A ray can be determined by connecting the optical center to a specific pixel. Our experiment is to verify that sampling points on the same ray will also be projected at the same point when projected back to pixel coordinates.

import numpy as np
import torch


def get_rays(h, w, K, c2w):
    i, j = torch.meshgrid(torch.linspace(0, w - 1, w),
                          torch.linspace(0, h - 1, h))
    # pytorch's meshgrid has indexing='ij'

    i = i.t()
    j = j.t()

    #directions
    dirs = torch.stack([(i - K[0][2]) / K[0][0],
                        -(j - K[1][2]) / K[1][1],
                        -torch.ones_like(i)],
                        -1)

    #cameratoworld
    # Rotate ray directions from camera frame to the world frame
    # rays_d = torch.sum(dirs[..., np.newaxis, :] * c2w[:3, :3], -1)
    rays_d = torch.sum(dirs[..., None, :] * c2w[:3, :3], -1)
    # dot product, equals to: [c2w.dot(dir) for dir in dirs]

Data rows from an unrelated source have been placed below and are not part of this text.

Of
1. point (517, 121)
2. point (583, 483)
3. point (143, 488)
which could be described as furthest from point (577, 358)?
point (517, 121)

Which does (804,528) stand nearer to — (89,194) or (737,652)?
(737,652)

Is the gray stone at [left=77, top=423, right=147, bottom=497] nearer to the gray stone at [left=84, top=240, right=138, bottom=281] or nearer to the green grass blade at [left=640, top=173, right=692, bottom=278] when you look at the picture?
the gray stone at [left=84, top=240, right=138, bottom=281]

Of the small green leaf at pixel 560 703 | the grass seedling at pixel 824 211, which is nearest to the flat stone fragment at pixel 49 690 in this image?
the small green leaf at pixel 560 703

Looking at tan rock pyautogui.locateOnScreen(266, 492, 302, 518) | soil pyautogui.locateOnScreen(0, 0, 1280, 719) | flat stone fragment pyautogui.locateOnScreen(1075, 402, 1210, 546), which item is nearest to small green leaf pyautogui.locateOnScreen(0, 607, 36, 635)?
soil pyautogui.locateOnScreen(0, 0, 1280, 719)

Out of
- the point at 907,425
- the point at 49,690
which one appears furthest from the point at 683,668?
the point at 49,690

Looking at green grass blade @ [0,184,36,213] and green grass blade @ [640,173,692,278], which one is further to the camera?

    # Translate camera frame's origin to the world frame. It is the origin of all rays.
    rays_o = c2w[:3, -1].expand(rays_d.shape)

    return rays_o, rays_d

def _main():
    intri = [[1111.0, 0.0, 400.0],
         [0.0, 1111.0, 400.0],
         [0.0, 0.0, 1.0]]
    extri = np.array(
        [[-9.9990e-01, 4.1922e-03, -1.3346e-02, -5.3798e-02],
        [-1.3989e-02, -2.9966e-01, 9.5394e-01, 3.8455e + 00],
        [-4.6566e-10, 9.5404e-01, 2.9969e-01, 1.2081e + 00],
        [0.0, 0.0, 0.0, 1.0]])
    h, w = 800, 800
    rays_o, rays_d = get_rays(h, w, K, pose) # all rays
    # rays_o means origins, rays_d means directions
    
    ray_o = rays_o[400][400] # choose (400, 400)th rays
    ray_d = rays_d[400][400] # choose (400, 400)th rays
    
    z_vals = [2., 6.] # pick 2 z-values
    pts = ray_o[..., None, :] + ray_d[..., None, :] * z_vals[..., :, None] # sampling 2 points from the ray
    print(pts)
    ct = CamTrans(intri, extri)
    print(ct.world2screen(pts[0]))
    print(ct.world2screen(pts[1]))
    # [399.99682432604334, 400.010187052666]
    # [399.99608371858295, 399.992518381194]

Through experiments, it was found that sampling points on the same ray will back-project the same two-dimensional point.